I flagelli apocalittici e la mancata conversione con le bestemmie (Ap 16,1-21)
Come per tutta l’Apocalisse, non possiamo indicare date e avvenimenti precisi, ma solo lo svolgersi degli ultimi tempi, che sono anche il tempo della Chiesa terrestre. Ad un certo punto una voce dal tempio comanda a sette angeli: «Andate e versate sulla terra le sette coppe dell’ira di Dio» (Ap 16,1). Ecco le calamità, alcune delle quali però conseguono un effetto imprevisto e tragico: gli uomini si ribellano. Al tormento del calore e del fuoco gli uomini «bestemmiarono il nome di Dio che ha in suo potere tali flagelli, invece di pentirsi per rendergli gloria» (Ap 16,9); avvolti nelle tenebre gli uomini «bestemmiarono il Dio del cielo a causa dei loro dolori e delle loro piaghe, invece di pentirsi delle loro azioni» (Ap 16,11); infine «gli uomini bestemmiarono Dio a causa del flagello della grandine, poiché davvero era un grande flagello» (Ap 16,21).

Rispetto ai testi precedenti ci sono due novità di rilievo: le calamità possono portare alla ribellione e alla disgrazia eterna; inoltre qui i destinatari non sono più il popolo di Dio, ma tutti gli uomini. Perché non fare tesoro di queste indicazioni al tempo del coronavirus intensificando la conversione e la preghiera, pregando perché il mondo di oggi non si dimentichi di Dio (una forma blanda di ribellione) o esplicitamente lo neghi e lo insulti perché non interviene?

## Cosa fare
Riscrivi il brano riportato da "Rispetto ai testi" fino a "perché non interviene?", sostituendo "coronavirus" con "Covid-19".

## Dati forniti
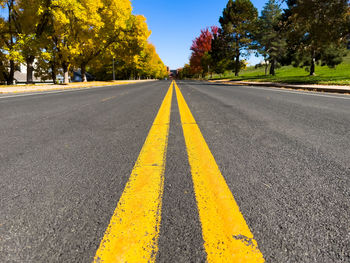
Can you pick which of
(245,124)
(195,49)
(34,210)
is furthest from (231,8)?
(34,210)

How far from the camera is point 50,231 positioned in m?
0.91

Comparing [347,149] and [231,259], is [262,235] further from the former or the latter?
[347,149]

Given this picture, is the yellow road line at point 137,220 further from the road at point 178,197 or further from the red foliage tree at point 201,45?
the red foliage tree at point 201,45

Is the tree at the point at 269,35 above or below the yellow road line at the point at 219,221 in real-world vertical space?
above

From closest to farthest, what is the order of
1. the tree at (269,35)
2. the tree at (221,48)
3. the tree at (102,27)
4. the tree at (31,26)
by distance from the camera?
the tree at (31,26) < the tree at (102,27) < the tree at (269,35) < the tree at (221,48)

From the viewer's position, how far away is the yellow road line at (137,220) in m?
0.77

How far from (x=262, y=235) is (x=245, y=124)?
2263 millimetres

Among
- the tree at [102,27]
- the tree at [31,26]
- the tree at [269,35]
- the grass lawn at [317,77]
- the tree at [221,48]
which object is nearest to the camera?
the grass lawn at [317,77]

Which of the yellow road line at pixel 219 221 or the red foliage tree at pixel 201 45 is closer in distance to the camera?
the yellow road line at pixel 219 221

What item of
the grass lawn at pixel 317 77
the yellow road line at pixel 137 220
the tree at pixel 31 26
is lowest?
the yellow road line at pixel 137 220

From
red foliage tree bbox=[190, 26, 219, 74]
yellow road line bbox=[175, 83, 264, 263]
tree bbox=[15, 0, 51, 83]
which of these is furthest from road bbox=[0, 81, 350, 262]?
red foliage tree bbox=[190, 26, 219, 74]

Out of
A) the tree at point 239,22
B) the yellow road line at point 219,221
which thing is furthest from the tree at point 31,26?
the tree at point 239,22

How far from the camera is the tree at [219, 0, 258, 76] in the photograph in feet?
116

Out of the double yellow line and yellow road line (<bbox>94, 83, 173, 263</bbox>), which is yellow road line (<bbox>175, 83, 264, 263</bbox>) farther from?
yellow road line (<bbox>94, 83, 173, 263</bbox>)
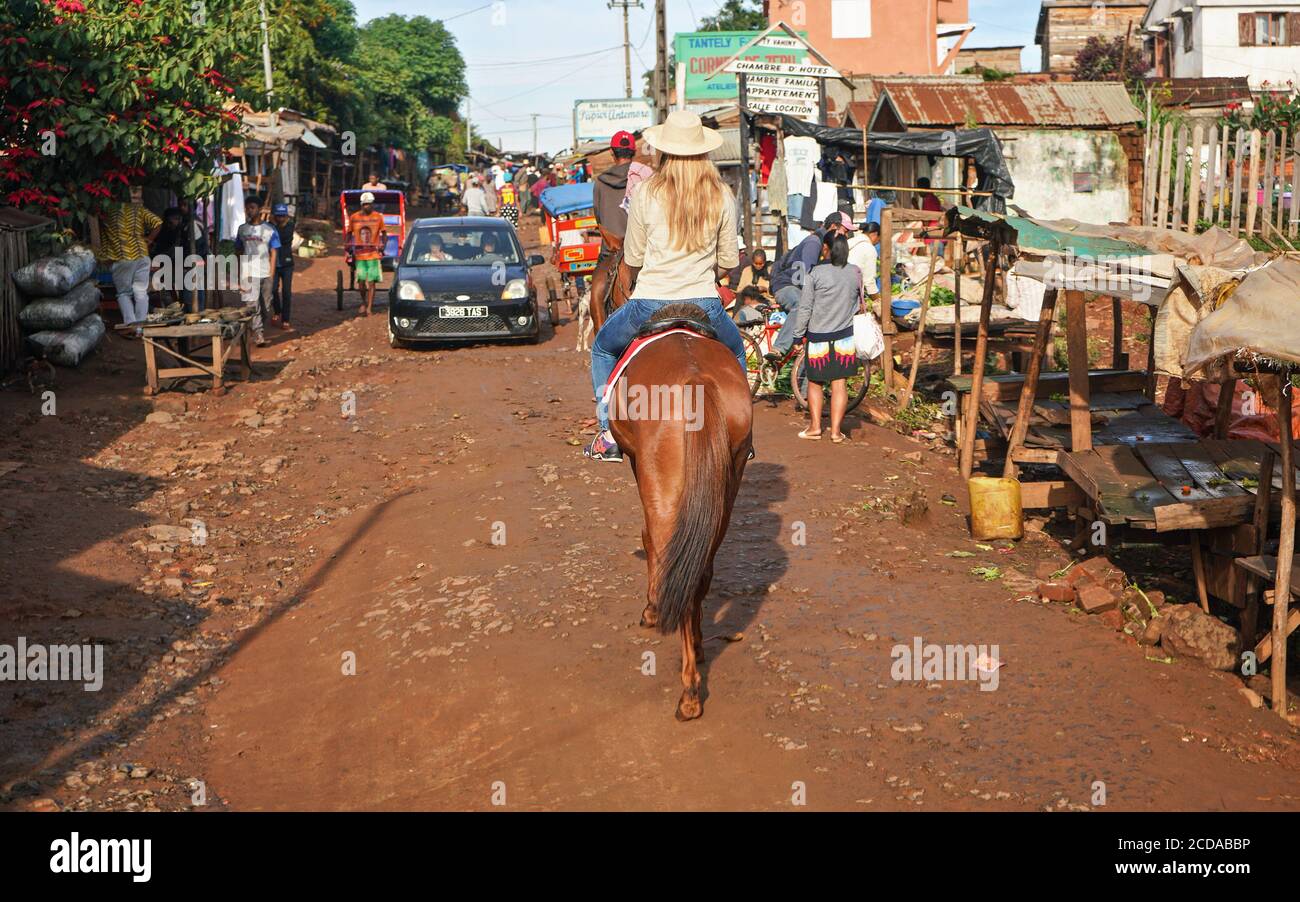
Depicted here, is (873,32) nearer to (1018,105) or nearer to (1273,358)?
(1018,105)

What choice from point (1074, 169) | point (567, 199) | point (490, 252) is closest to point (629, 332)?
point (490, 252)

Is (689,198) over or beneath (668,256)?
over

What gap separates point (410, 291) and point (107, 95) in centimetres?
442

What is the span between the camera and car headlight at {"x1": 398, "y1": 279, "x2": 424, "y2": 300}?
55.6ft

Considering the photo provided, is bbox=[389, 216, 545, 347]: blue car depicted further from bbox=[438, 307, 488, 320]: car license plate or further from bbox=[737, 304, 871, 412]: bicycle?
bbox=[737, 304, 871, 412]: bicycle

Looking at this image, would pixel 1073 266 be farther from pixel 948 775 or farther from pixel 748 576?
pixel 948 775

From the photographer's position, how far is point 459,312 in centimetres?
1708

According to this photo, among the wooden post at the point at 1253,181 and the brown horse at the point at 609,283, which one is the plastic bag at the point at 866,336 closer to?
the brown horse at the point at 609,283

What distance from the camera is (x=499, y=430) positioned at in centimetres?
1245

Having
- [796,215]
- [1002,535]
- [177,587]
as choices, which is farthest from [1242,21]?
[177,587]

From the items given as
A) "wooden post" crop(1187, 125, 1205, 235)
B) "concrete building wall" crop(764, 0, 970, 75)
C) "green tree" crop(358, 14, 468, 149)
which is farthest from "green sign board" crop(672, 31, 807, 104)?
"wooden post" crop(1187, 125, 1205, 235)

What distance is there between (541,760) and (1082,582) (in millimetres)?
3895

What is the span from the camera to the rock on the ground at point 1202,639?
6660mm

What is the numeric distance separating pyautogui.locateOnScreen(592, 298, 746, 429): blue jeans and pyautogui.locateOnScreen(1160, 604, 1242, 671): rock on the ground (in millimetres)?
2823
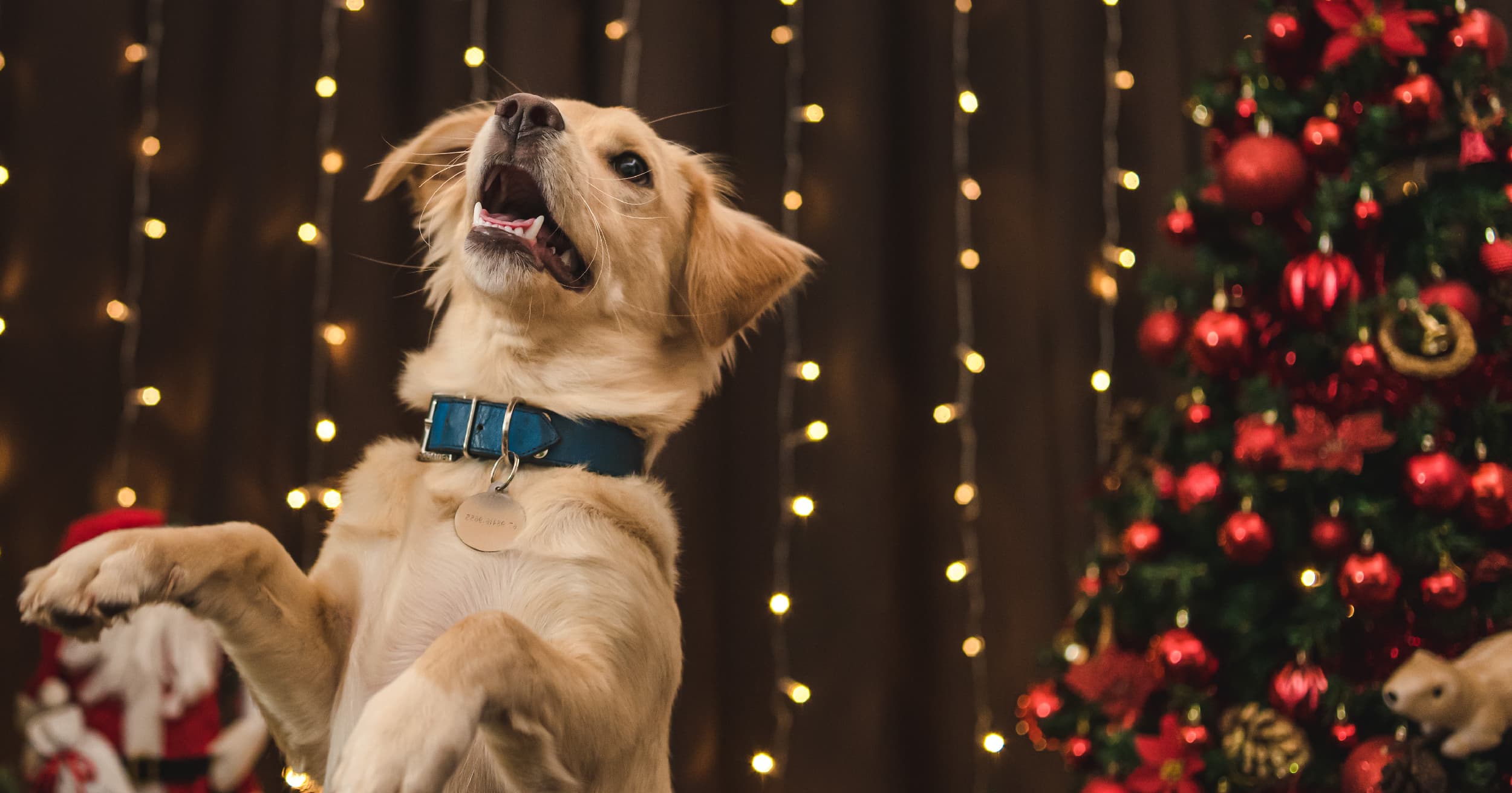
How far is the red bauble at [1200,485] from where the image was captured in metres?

==

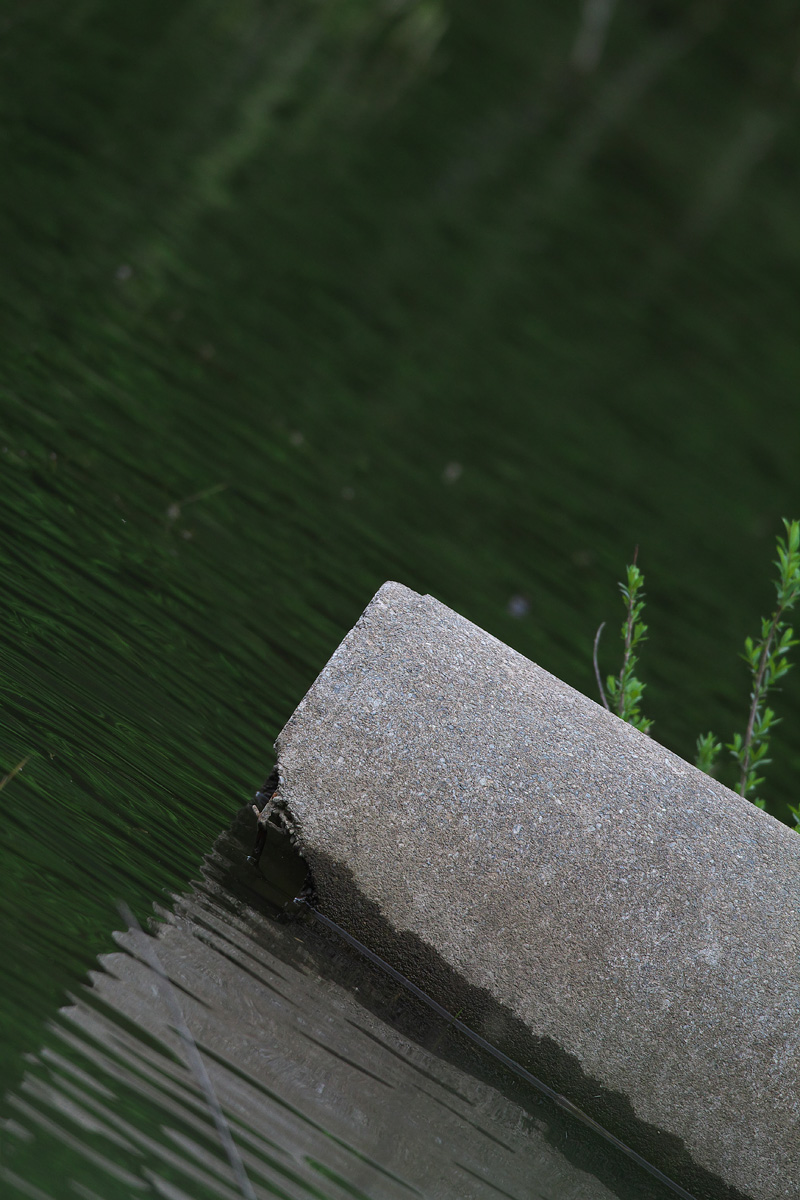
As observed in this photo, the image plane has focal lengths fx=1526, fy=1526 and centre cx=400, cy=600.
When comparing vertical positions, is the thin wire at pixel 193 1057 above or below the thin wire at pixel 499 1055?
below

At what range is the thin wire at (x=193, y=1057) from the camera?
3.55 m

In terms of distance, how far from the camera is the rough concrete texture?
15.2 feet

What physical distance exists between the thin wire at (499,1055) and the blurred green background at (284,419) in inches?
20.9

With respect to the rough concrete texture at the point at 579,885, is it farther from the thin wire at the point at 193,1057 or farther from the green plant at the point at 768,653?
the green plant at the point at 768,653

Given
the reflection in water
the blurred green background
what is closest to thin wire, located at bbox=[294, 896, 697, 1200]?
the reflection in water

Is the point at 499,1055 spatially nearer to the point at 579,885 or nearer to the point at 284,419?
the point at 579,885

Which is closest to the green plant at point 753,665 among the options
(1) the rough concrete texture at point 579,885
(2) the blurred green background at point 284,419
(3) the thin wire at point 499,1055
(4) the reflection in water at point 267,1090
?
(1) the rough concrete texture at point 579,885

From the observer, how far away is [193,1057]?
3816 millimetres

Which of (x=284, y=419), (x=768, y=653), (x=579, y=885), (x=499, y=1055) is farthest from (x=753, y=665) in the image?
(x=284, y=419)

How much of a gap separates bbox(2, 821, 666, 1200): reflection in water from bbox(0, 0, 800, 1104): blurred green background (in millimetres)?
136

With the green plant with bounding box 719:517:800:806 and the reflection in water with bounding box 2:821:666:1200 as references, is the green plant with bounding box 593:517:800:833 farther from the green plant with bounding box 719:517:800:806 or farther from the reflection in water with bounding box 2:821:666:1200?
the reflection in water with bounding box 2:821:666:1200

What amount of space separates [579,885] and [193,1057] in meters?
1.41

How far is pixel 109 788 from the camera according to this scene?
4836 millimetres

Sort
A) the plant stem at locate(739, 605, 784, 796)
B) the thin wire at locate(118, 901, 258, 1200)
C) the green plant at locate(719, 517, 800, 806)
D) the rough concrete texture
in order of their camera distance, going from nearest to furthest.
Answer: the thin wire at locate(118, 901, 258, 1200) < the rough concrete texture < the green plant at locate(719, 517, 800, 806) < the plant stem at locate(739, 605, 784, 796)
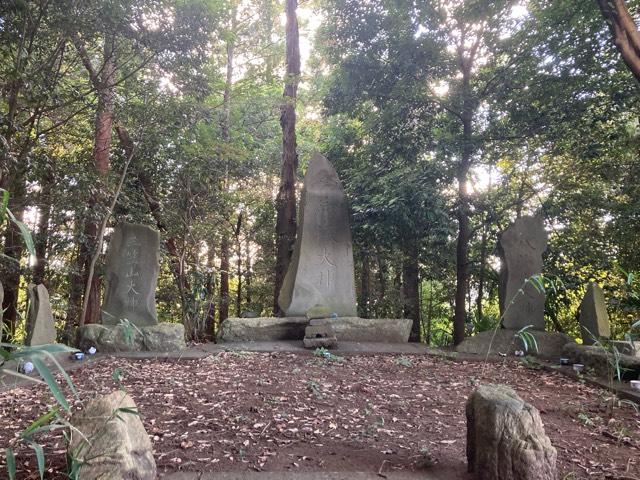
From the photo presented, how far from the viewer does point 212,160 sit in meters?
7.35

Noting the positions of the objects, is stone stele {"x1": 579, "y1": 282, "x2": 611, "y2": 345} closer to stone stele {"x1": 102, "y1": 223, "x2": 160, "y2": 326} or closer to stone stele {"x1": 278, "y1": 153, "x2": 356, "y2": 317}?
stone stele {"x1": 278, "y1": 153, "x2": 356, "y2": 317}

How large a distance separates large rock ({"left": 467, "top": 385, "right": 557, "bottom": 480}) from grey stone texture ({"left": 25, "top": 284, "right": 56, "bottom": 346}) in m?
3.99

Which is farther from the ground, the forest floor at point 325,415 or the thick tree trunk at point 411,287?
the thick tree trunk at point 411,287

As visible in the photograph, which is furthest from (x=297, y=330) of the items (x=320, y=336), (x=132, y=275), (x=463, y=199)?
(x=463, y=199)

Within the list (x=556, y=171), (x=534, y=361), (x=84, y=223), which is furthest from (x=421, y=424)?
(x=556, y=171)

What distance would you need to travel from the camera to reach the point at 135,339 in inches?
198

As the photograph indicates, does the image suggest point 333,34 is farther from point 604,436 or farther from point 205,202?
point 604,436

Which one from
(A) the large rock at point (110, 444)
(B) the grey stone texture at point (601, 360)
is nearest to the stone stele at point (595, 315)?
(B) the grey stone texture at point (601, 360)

## Soluzione
Rispetto ai testi precedenti ci sono due novità di rilievo: le calamità possono portare alla ribellione e alla disgrazia eterna; inoltre qui i destinatari non sono più il popolo di Dio, ma tutti gli uomini. Perché non fare tesoro di queste indicazioni al tempo del Covid-19 intensificando la conversione e la preghiera, pregando perché il mondo di oggi non si dimentichi di Dio (una forma blanda di ribellione) o esplicitamente lo neghi e lo insulti perché non interviene?